## [What the task asks]
Take the line that contains "Have a look at" and all lines after it, up to and including the last line of the data, and write them out exactly; nothing else belongs in the answer.

## [Data provided]
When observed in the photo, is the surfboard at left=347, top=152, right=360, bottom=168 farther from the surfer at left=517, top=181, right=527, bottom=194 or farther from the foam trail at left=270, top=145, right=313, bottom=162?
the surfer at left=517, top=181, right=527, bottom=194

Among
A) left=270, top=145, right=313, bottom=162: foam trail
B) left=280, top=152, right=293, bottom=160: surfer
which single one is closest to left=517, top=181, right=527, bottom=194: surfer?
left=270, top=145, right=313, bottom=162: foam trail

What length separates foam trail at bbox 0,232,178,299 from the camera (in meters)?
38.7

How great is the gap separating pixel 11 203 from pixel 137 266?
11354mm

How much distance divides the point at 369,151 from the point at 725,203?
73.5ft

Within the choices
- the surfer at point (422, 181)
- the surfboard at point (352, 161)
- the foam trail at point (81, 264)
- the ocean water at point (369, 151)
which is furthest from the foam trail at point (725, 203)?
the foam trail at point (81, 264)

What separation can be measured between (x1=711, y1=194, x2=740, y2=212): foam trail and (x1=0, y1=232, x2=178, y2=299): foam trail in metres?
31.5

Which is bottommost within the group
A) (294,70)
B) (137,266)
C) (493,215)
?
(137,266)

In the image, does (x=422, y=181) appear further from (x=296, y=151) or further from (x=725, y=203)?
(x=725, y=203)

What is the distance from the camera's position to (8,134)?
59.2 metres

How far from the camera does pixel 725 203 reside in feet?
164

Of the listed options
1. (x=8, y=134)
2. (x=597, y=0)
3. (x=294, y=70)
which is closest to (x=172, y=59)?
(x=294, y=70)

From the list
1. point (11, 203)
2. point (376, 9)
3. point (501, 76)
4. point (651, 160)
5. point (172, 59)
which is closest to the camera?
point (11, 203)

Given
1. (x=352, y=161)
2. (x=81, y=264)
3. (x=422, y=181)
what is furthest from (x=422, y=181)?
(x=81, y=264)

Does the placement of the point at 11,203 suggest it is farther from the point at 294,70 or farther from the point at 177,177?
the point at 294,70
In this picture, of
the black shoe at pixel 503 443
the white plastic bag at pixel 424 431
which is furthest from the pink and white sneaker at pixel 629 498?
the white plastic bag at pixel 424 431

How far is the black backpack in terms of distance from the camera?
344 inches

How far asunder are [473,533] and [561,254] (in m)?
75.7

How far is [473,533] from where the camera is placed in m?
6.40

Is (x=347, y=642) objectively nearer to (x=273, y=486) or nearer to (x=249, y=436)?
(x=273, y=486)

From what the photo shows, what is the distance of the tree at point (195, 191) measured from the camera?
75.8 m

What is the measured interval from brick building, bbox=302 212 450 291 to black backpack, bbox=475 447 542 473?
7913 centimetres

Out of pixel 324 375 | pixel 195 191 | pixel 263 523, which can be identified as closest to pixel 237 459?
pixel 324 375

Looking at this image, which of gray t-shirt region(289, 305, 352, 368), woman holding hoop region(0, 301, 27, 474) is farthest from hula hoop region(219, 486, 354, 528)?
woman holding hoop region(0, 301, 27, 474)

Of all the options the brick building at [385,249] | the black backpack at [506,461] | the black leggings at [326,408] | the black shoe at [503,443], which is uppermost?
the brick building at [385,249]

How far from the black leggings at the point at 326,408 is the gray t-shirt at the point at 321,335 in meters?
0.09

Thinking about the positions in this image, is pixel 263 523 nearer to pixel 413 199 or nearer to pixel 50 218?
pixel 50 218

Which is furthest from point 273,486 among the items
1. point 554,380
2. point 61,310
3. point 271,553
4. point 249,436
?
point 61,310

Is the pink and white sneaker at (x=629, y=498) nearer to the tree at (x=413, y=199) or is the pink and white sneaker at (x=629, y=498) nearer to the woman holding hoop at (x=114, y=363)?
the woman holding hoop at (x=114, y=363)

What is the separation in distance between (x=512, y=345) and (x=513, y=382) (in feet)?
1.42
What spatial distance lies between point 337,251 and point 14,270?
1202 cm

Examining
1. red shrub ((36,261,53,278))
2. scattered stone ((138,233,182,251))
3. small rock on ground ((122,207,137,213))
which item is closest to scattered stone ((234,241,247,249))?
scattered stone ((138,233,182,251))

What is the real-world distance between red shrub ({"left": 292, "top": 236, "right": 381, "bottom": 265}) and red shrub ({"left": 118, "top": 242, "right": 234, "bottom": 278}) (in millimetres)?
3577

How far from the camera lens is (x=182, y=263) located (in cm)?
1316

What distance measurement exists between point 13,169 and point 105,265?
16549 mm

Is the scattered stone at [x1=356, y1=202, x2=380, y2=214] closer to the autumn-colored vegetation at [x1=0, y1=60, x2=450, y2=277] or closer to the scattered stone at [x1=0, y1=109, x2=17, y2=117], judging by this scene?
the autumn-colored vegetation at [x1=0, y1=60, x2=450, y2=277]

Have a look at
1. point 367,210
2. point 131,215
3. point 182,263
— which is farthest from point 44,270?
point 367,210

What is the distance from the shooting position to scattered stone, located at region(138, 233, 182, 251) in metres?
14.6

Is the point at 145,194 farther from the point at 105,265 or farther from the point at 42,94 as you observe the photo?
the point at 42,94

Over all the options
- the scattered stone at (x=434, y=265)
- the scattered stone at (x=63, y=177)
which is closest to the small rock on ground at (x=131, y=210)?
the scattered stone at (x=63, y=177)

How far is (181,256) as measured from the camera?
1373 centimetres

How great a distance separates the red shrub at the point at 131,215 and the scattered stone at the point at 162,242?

## [Response to this task]
Have a look at
1. point 367,210
2. point 131,215
3. point 182,263
— which is farthest from point 44,270?
point 367,210

What is the distance from the shooting position to scattered stone, located at region(138, 233, 182, 251) in metres?
14.6

Is the point at 145,194 farther from the point at 105,265 or farther from the point at 42,94 as you observe the photo?
the point at 42,94

Over all the options
- the scattered stone at (x=434, y=265)
- the scattered stone at (x=63, y=177)
which is closest to the small rock on ground at (x=131, y=210)?
the scattered stone at (x=63, y=177)

How far is (181,256) as measured from the camera?
1373 centimetres

How great a distance separates the red shrub at the point at 131,215 and the scattered stone at the point at 162,242?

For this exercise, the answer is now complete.